**Work to be completed:**
Start to finish, write out the entries exactly, leaving the pictures aside.

**Items from a dataset:**
........
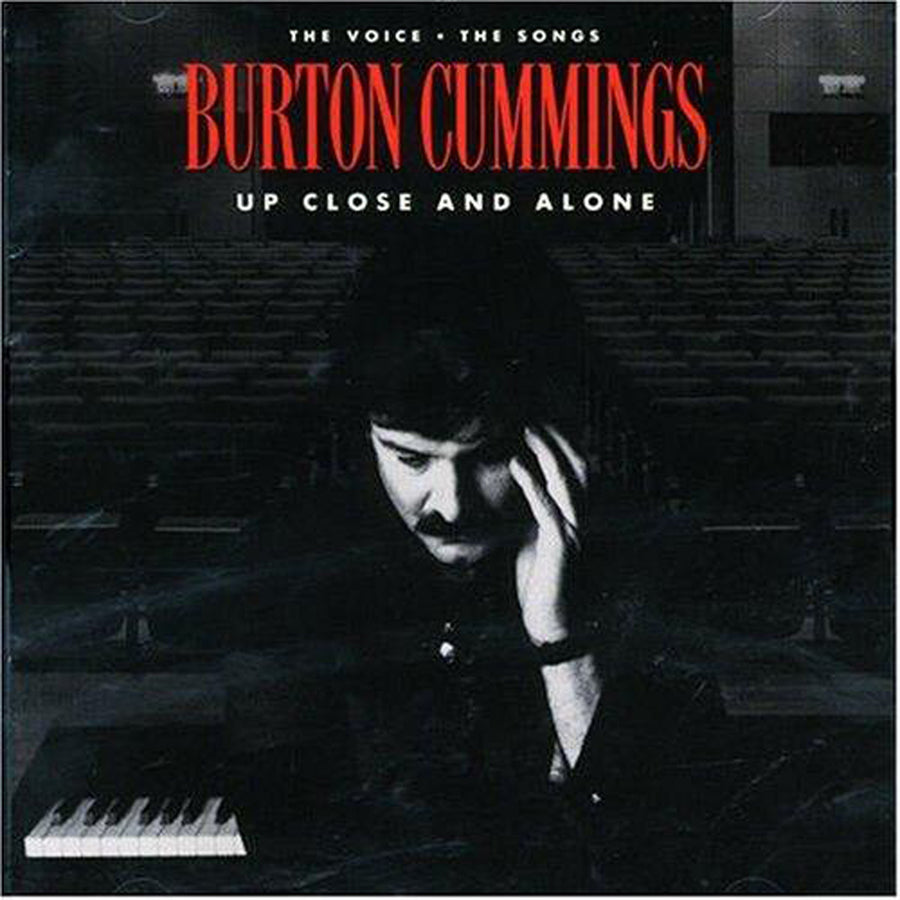 BURTON CUMMINGS Up Close & Alone (1996)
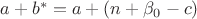 $a+b^{*}=a+(n+\beta_0-c)$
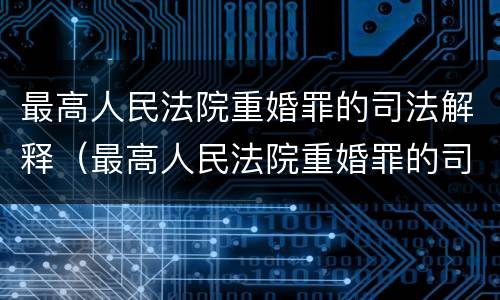 最高人民法院重婚罪的司法解释（最高人民法院重婚罪的司法解释）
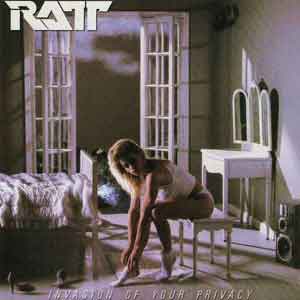 RATT /  Invasion of Your Privacy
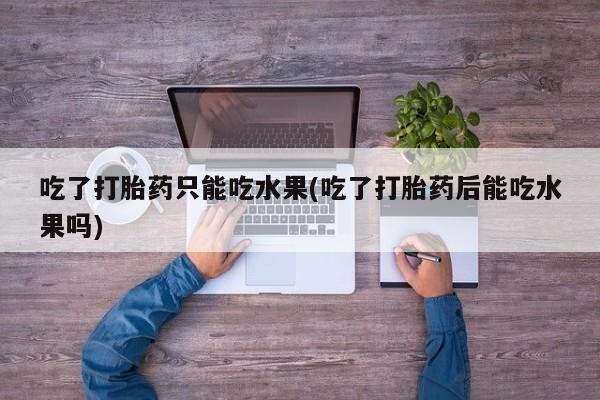 堕胎药在线购买吃了打胎药只能吃水果(吃了打胎药后能吃水果吗)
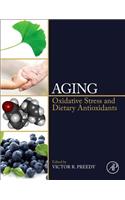 Aging: Oxidative Stress and Dietary Antioxidants: (English)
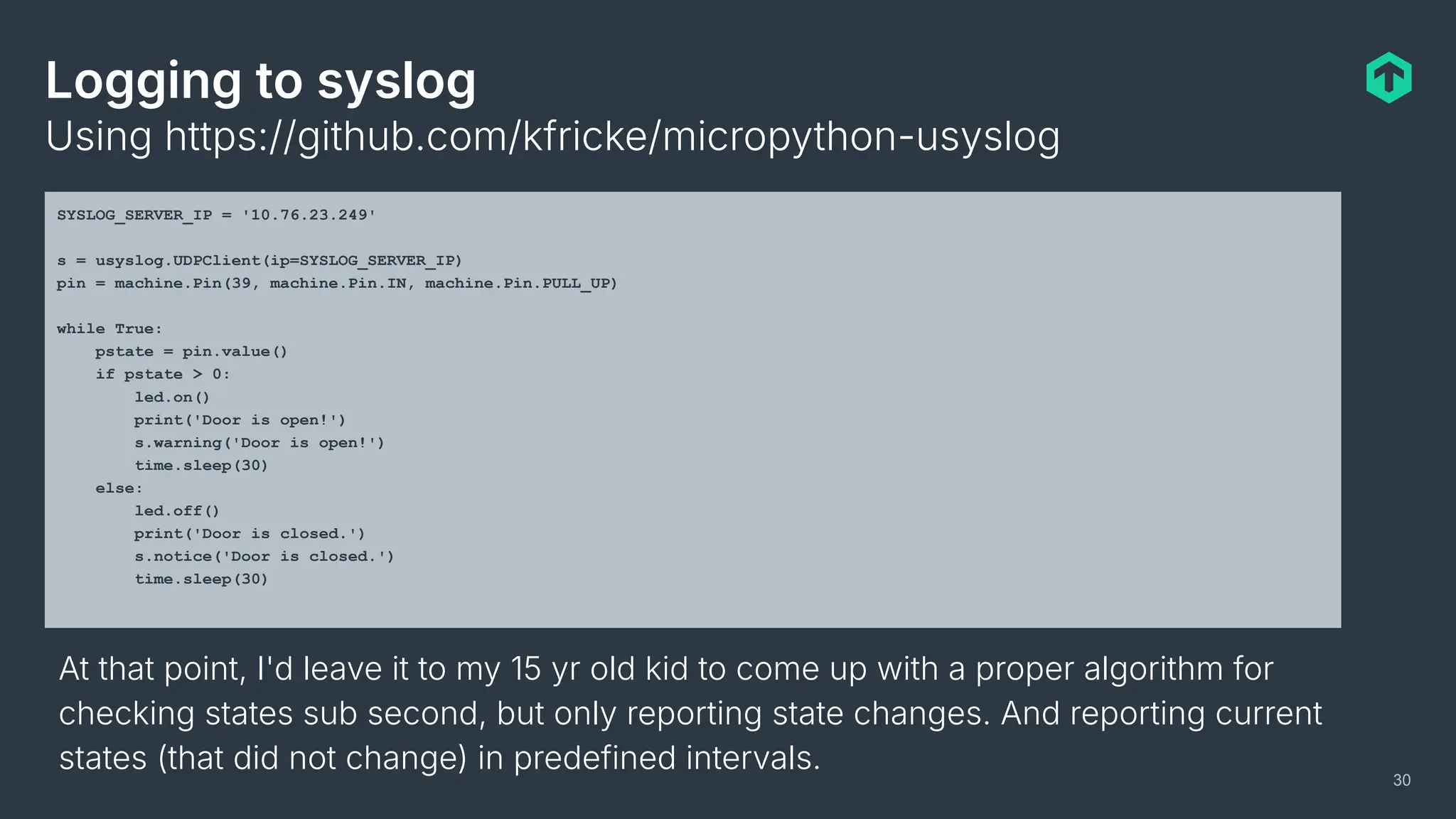 Logging to syslog
Using https://github.com/kfricke/micropython-usyslog
30
SYSLOG_SERVER_IP = '10.76.23.249'
s = usyslog.UDPClient(ip=SYSLOG_SERVER_IP)
pin = machine.Pin(39, machine.Pin.IN, machine.Pin.PULL_UP)
while True:
pstate = pin.value()
if pstate > 0:
led.on()
print('Door is open!')
s.warning('Door is open!')
time.sleep(30)
else:
led.off()
print('Door is closed.')
s.notice('Door is closed.')
time.sleep(30)
At that point, I'd leave it to my 15 yr old kid to come up with a proper algorithm for
checking states sub second, but only reporting state changes. And reporting current
states (that did not change) in predefined intervals.
 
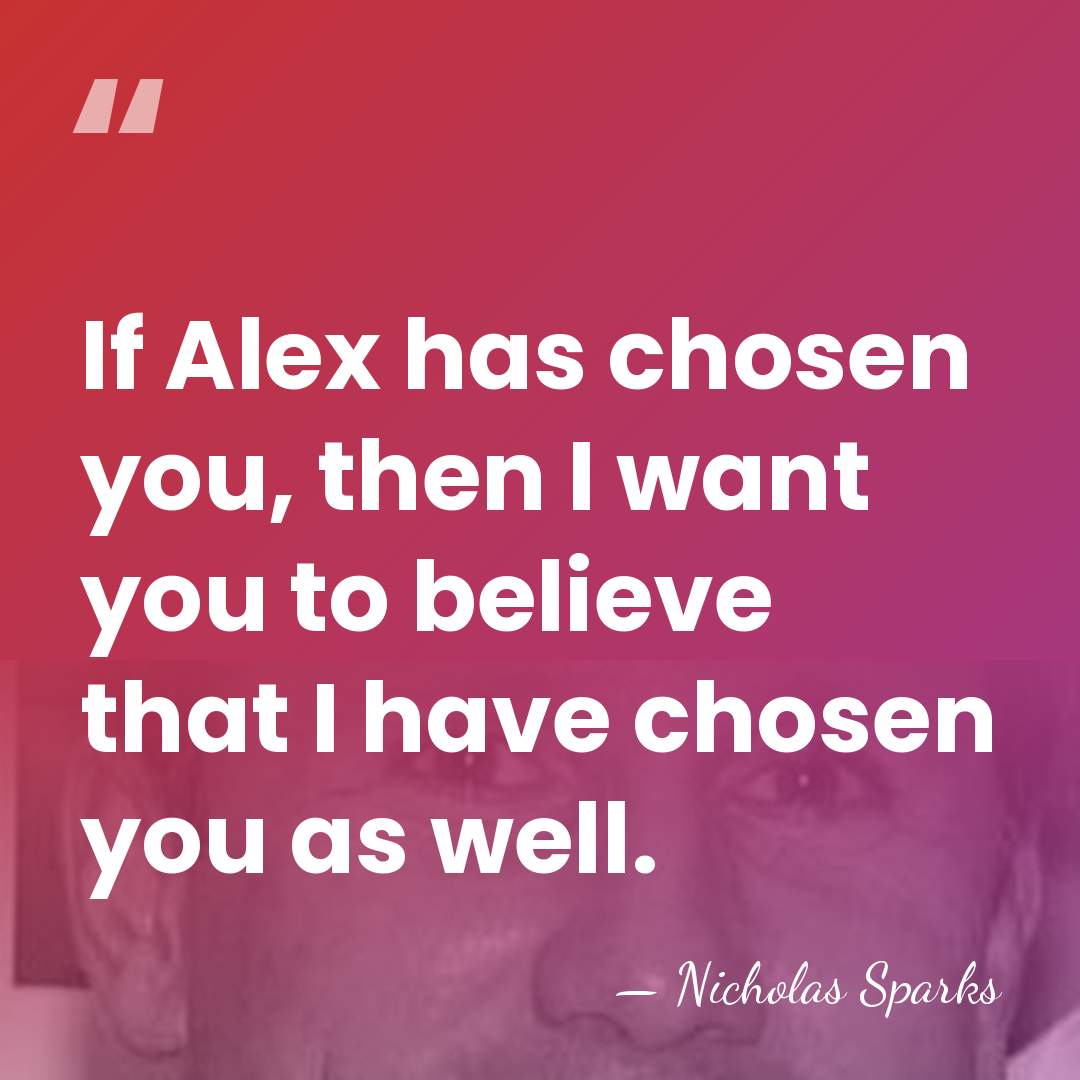 If Alex has chosen you, then I want you to believe that&hellip; - Nicholas Sparks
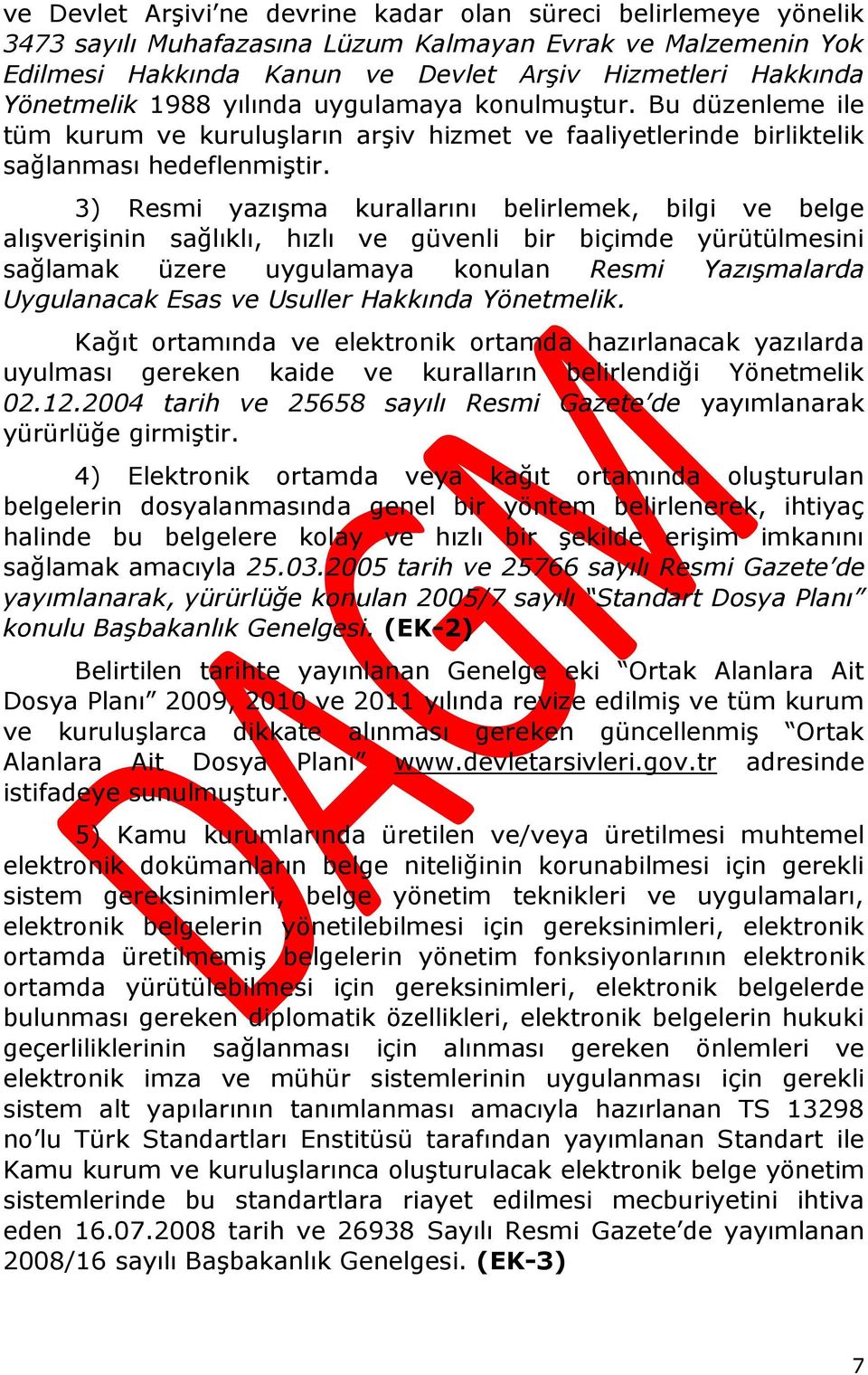 3) Resmi yazışma kurallarını belirlemek, bilgi ve belge alışverişinin sağlıklı, hızlı ve güvenli bir biçimde yürütülmesini sağlamak üzere uygulamaya konulan Resmi Yazışmalarda Uygulanacak Esas ve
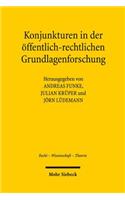 Konjunkturen in der offentlich-rechtlichen Grundlagenforschung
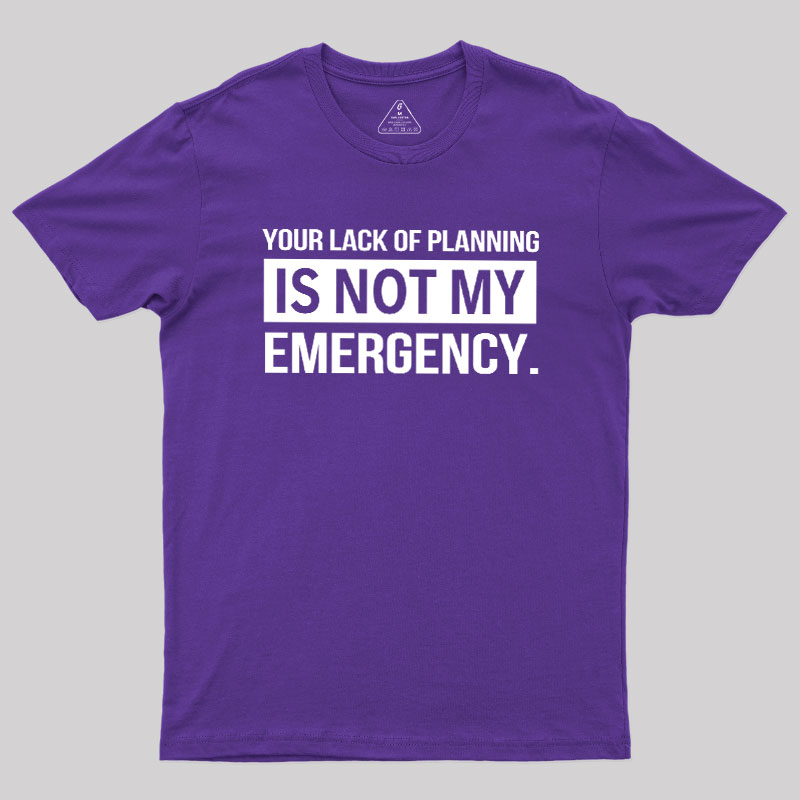 Not My Emergency Geek T-Shirt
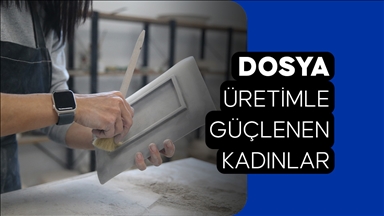 DOSYA: Üretimle Güçlenen Kadınlar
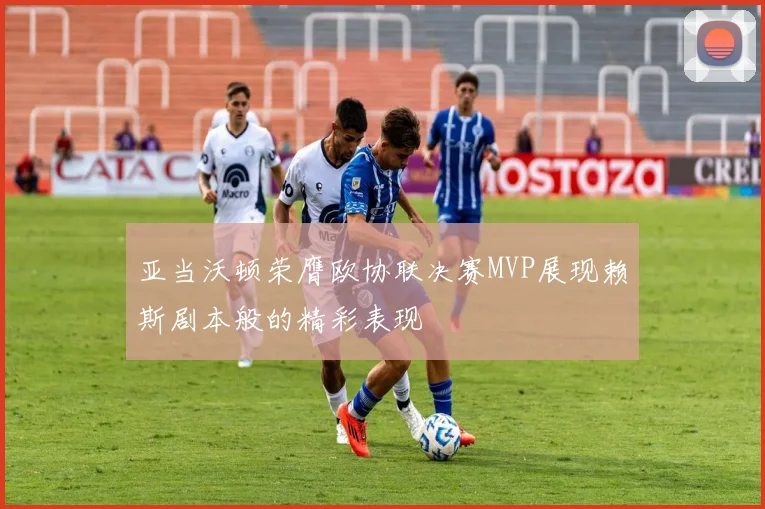 亚当沃顿荣膺欧协联决赛MVP展现赖斯剧本般的精彩表现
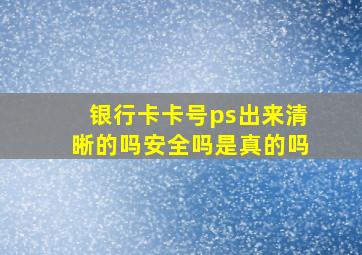 银行卡卡号ps出来清晰的吗安全吗是真的吗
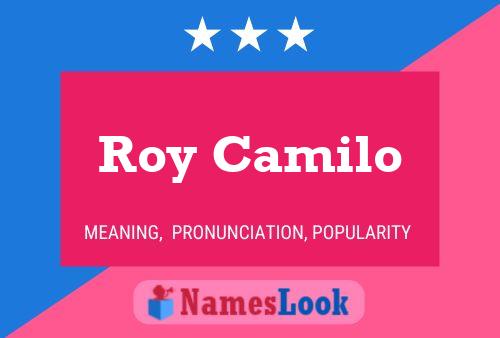 Roy Camilo Name Poster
........
**Solution to this exercise:**
 BURTON CUMMINGS Up Close & Alone (1996)
 $a+b^{*}=a+(n+\beta_0-c)$
 最高人民法院重婚罪的司法解释（最高人民法院重婚罪的司法解释）
 RATT /  Invasion of Your Privacy
 堕胎药在线购买吃了打胎药只能吃水果(吃了打胎药后能吃水果吗)
 Aging: Oxidative Stress and Dietary Antioxidants: (English)
 Logging to syslog
Using https://github.com/kfricke/micropython-usyslog
30
SYSLOG_SERVER_IP = '10.76.23.249'
s = usyslog.UDPClient(ip=SYSLOG_SERVER_IP)
pin = machine.Pin(39, machine.Pin.IN, machine.Pin.PULL_UP)
while True:
pstate = pin.value()
if pstate > 0:
led.on()
print('Door is open!')
s.warning('Door is open!')
time.sleep(30)
else:
led.off()
print('Door is closed.')
s.notice('Door is closed.')
time.sleep(30)
At that point, I'd leave it to my 15 yr old kid to come up with a proper algorithm for
checking states sub second, but only reporting state changes. And reporting current
states (that did not change) in predefined intervals.
 
 If Alex has chosen you, then I want you to believe that&hellip; - Nicholas Sparks
 3) Resmi yazışma kurallarını belirlemek, bilgi ve belge alışverişinin sağlıklı, hızlı ve güvenli bir biçimde yürütülmesini sağlamak üzere uygulamaya konulan Resmi Yazışmalarda Uygulanacak Esas ve
 Konjunkturen in der offentlich-rechtlichen Grundlagenforschung
 Not My Emergency Geek T-Shirt
 DOSYA: Üretimle Güçlenen Kadınlar
 亚当沃顿荣膺欧协联决赛MVP展现赖斯剧本般的精彩表现
 银行卡卡号ps出来清晰的吗安全吗是真的吗
 Roy Camilo Name Poster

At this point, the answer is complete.